# Hardwire Bluray for Internet Access



## szeh (Aug 6, 2008)

I have a Samsung 6500 Blu-ray player that I can access the internet via my Linksys WRT54G wireless router. To increase download times I was thinking of running a cable from my router directly to my player to increase speed. At the moment the picture is acceptable and I don't have any buffer issues, but I figure if I want faster speeds with the possibility of HD content is should go with the hardwire.

Questions...which is the best wire to use for this applications and can I run up to 100' of wire without too much signal loss?

Thanks for any help, or suggestions with this.

Scott


----------



## eugovector (Sep 4, 2006)

You just want a standard cat5e or cat6 ethernet/networking cable. Try this: http://www.monoprice.com/products/p...=10208&cs_id=1020814&p_id=2164&seq=1&format=2


----------



## Jungle Jack (Jul 28, 2009)

szeh said:


> I have a Samsung 6500 Blu-ray player that I can access the internet via my Linksys WRT54G wireless router. To increase download times I was thinking of running a cable from my router directly to my player to increase speed. At the moment the picture is acceptable and I don't have any buffer issues, but I figure if I want faster speeds with the possibility of HD content is should go with the hardwire.
> 
> Questions...which is the best wire to use for this applications and can I run up to 100' of wire without too much signal loss?
> 
> ...


Scott,
Welcome to HTS. Much of Netflix is currently available HD in regards to their Streamed Content. I do think using an Ethernet Connection is stabler than using WiFi, but my Router and Modem are setup right next to my AVR and adjacent to my PS3, OPPO, and every other Component that is Networked. I have tried WiFi on both my PS3 and OPPO with Netflix just to compare and have never noticed a large difference.

Signal Loss is not as much of an issue with Etherent as it is with HDMI as by your Post I am guessing your Router is not adjacent to your BDP. I would still think that the shorter the Distance, the better. All of this being said, as you are not getting Rebuffering while viewing Netflix as it currently stands, I am not sure if you are going to notice a huge difference when hard wiring the Connection. Certainly could not hurt however. As for Brand of Cable, I have not read much about there being differences with Ethernet Cables, but am by no means a Computer Network Expert.
Cheers,
JJ


----------



## eugovector (Sep 4, 2006)

Even if you're not seeing re-buffering, it doesn't mean that you're getting the HQ possible from Netflix. That's the beauty of their adaptive streaming, they'll lower the bitrate to avoid interrupts from re-buffering, so while the video plays smoothly, it's not as high a bitrate as the HD stream.

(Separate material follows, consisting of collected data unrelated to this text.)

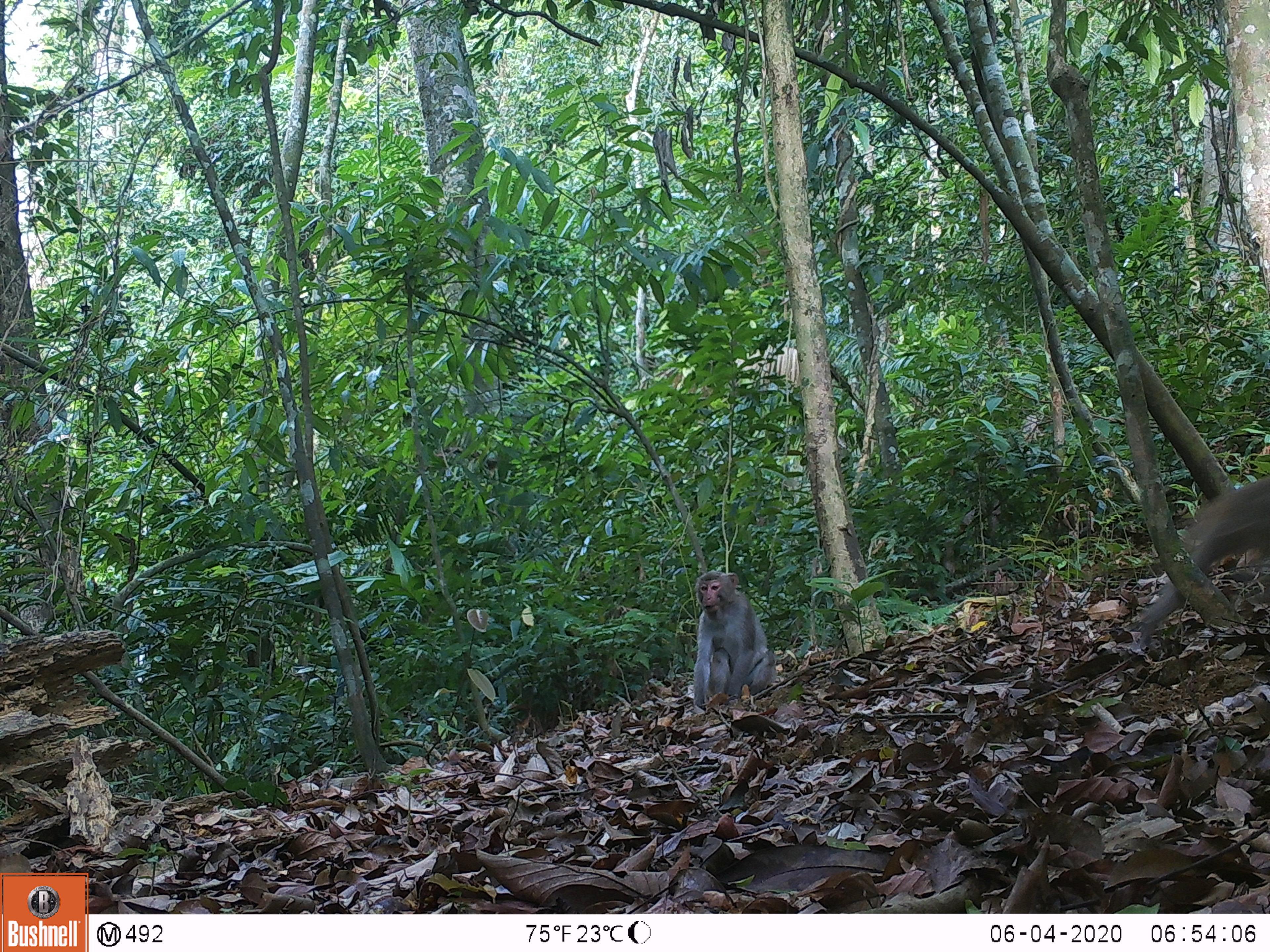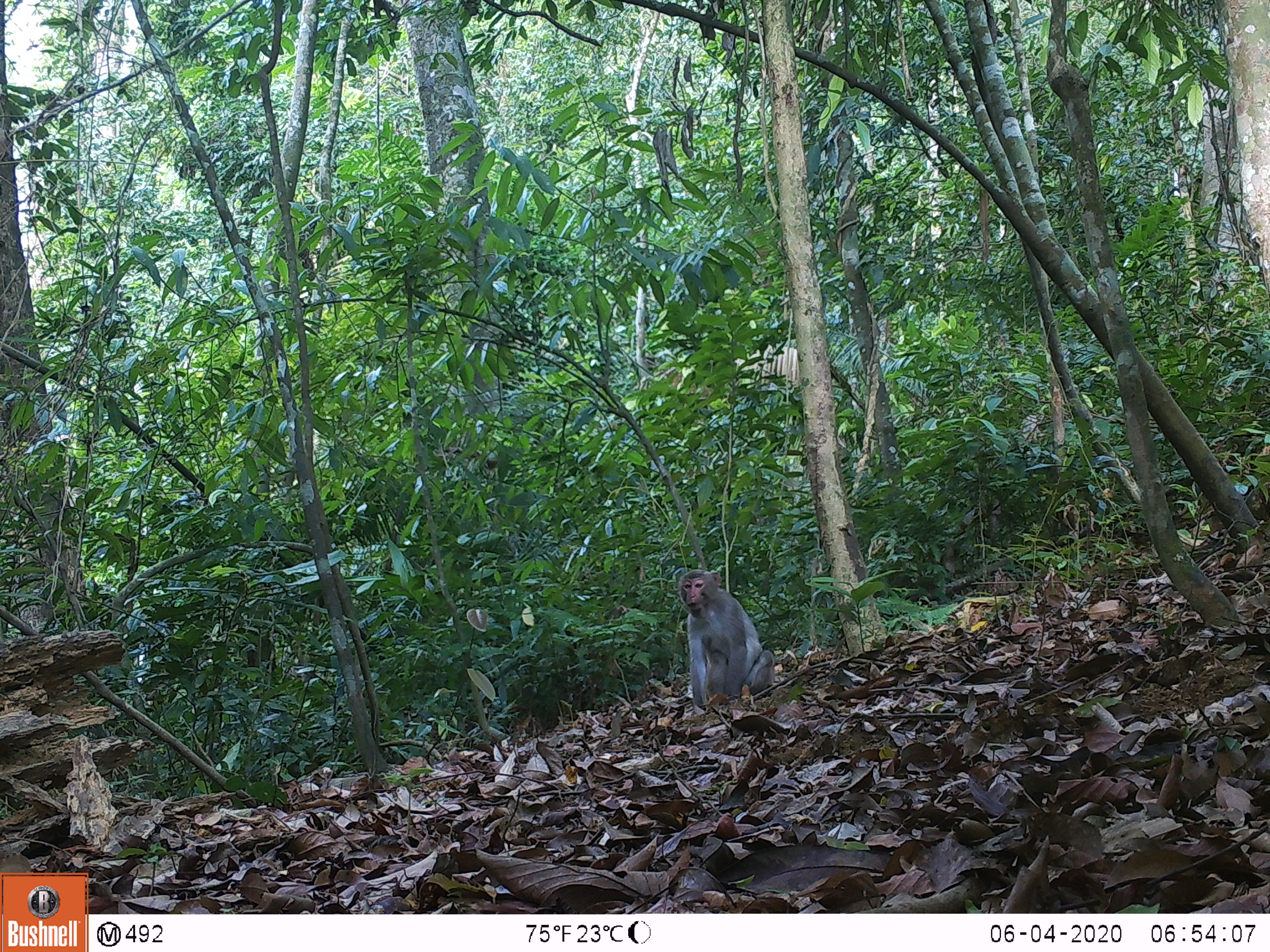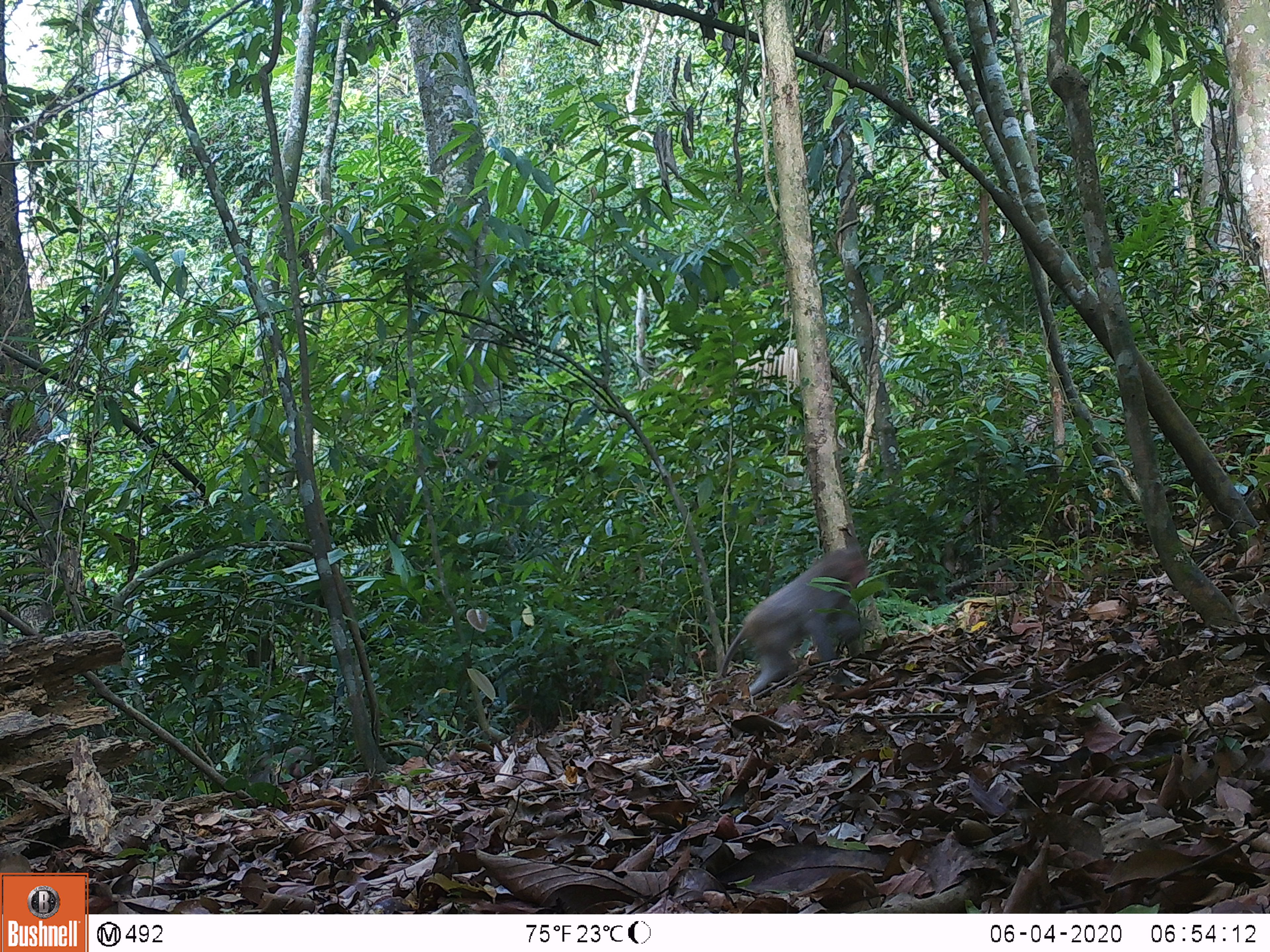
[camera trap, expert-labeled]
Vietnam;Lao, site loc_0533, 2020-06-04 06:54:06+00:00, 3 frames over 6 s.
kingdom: Animalia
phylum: Chordata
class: Mammalia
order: Primates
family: Cercopithecidae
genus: Macaca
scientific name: Macaca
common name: macaques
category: assam or rhesus macaque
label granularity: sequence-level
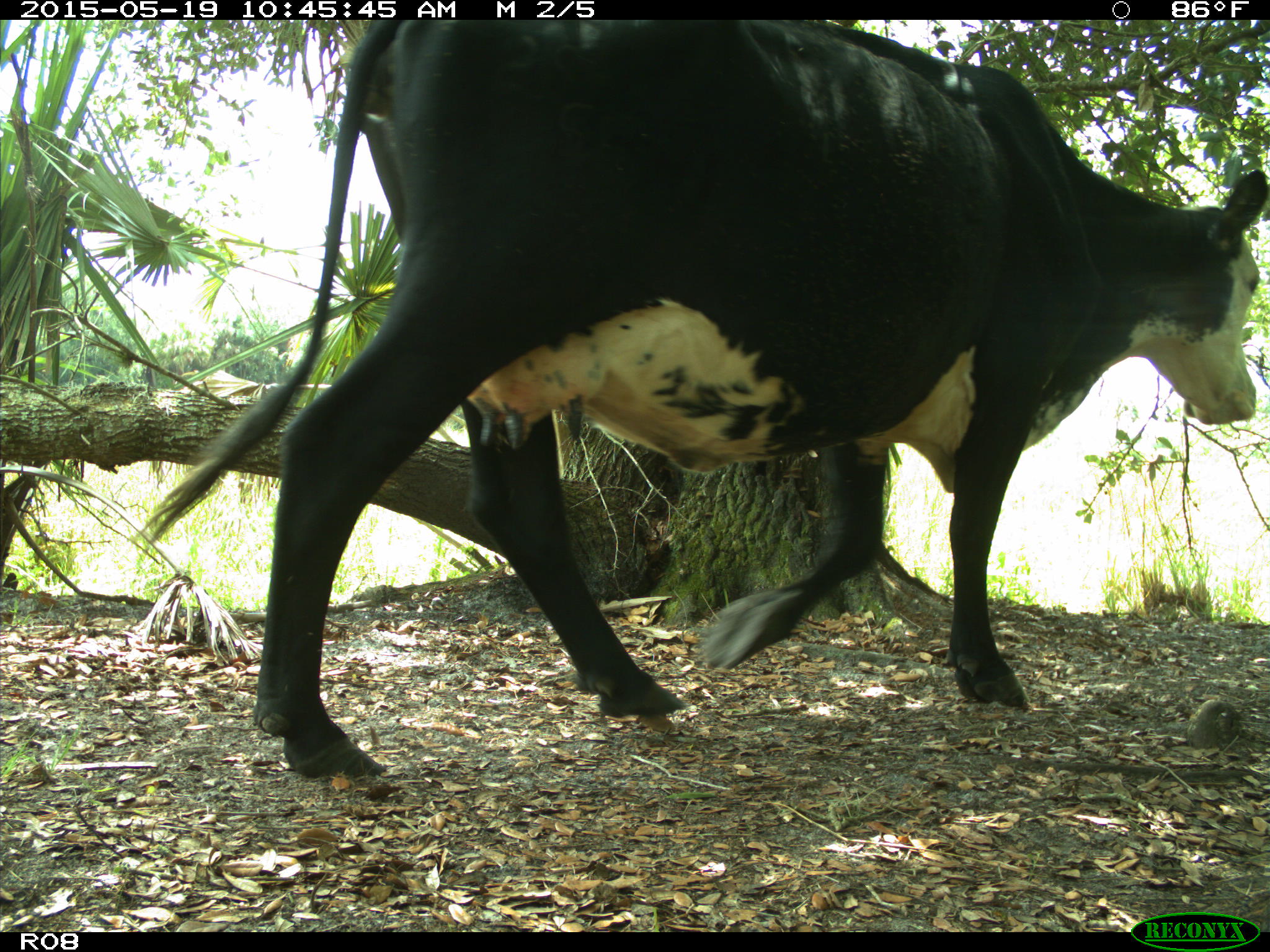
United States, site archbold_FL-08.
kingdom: Animalia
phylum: Chordata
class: Mammalia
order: Artiodactyla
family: Bovidae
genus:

On the PC, you can hit CTRL-SHIFT-ALT-S to display the current bitrate and to force a Higher Bitrate if you would like. I'm not sure if a similar feature exists for the Sam BR Player.


----------



## Jungle Jack (Jul 28, 2009)

Hello,
I should have mentioned the adaptive Bitrate that Netflix uses. Even with it, some with poor Connections do still experience Rebuffering especially during Peak Hours. As I have a pretty good Internet Connection and quality Router, my speeds both Ethernet and WiFi are quite fast. Regardless, I have never noticed a huge difference between Ethernet and WiFi on Netflix. Both do not hold a candle to Blu Ray, but the convenience is undeniable of Netflix
Cheers,
JJ


----------



## Highside (Jan 4, 2010)

There is a difference in speed, regardless of buffering. I went from 1.5Mb that buffered constantly, then to 7Mb that gave good results until Netflix couldn't keep up with the heavy demand. Then I went to 12Mb and had zero problems and a much higher rate of HD streaming. I then went back to 7Mb and although Netflix can keep up now, I'm noticing fewer HD signals, but without any buffering.

If picture quality is that important with streaming, go for the highest speed you can afford. If picture quality if EVERYTHING, wait for it on BD. If picture quality is as important as regular old TV like it is for us, since we don't have cable anymore, go with one step above the lowest speed just to avoid buffering.

I would wire with CAT6 just to try to future proof your house.

Rob


----------



## eugovector (Sep 4, 2006)

I'm getting Netflix HD on 5MB and Wireless B, and rarely have to force the bitrate. Just get yourself a good solid connect, wired or wireless, and you'll be fine.


----------